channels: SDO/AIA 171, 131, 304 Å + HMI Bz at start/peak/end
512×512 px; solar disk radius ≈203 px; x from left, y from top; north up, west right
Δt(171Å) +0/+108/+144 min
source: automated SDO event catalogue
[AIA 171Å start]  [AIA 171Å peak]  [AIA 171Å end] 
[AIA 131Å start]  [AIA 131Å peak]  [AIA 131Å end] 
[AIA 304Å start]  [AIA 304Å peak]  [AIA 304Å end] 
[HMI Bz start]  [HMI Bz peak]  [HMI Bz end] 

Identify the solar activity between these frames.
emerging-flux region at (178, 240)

__________________________________________________

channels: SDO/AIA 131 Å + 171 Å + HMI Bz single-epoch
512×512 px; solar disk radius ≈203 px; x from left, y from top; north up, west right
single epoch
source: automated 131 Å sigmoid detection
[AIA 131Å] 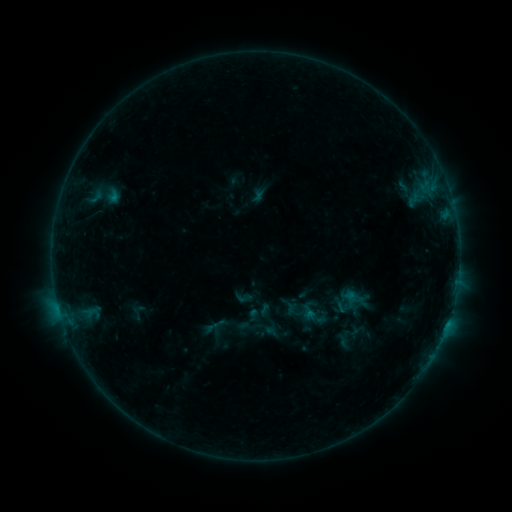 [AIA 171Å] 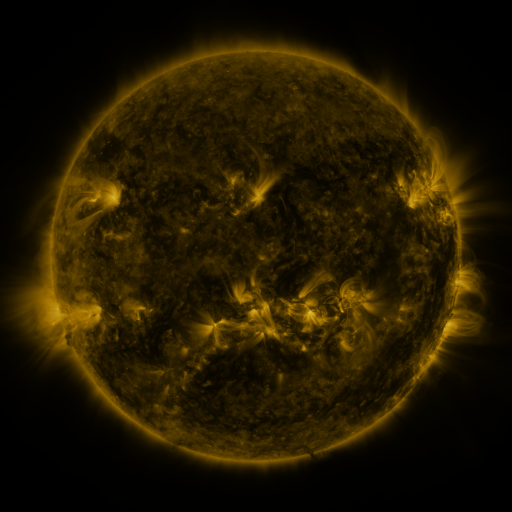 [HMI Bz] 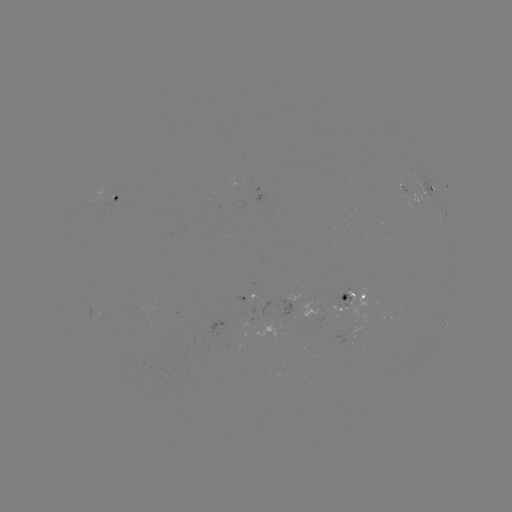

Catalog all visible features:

__________________________________________________

In the data above, which lines lie between the line with "channels: SDO/AIA 171, 131, 304" and the line with "emerging-flux region at (178, 240)", inclusive? Print those lines exactly and nothing else.

## Task answer
channels: SDO/AIA 171, 131, 304 Å + HMI Bz at start/peak/end
512×512 px; solar disk radius ≈203 px; x from left, y from top; north up, west right
Δt(171Å) +0/+108/+144 min
source: automated SDO event catalogue
[AIA 171Å start]  [AIA 171Å peak]  [AIA 171Å end] 
[AIA 131Å start]  [AIA 131Å peak]  [AIA 131Å end] 
[AIA 304Å start]  [AIA 304Å peak]  [AIA 304Å end] 
[HMI Bz start]  [HMI Bz peak]  [HMI Bz end] 

Identify the solar activity between these frames.
emerging-flux region at (178, 240)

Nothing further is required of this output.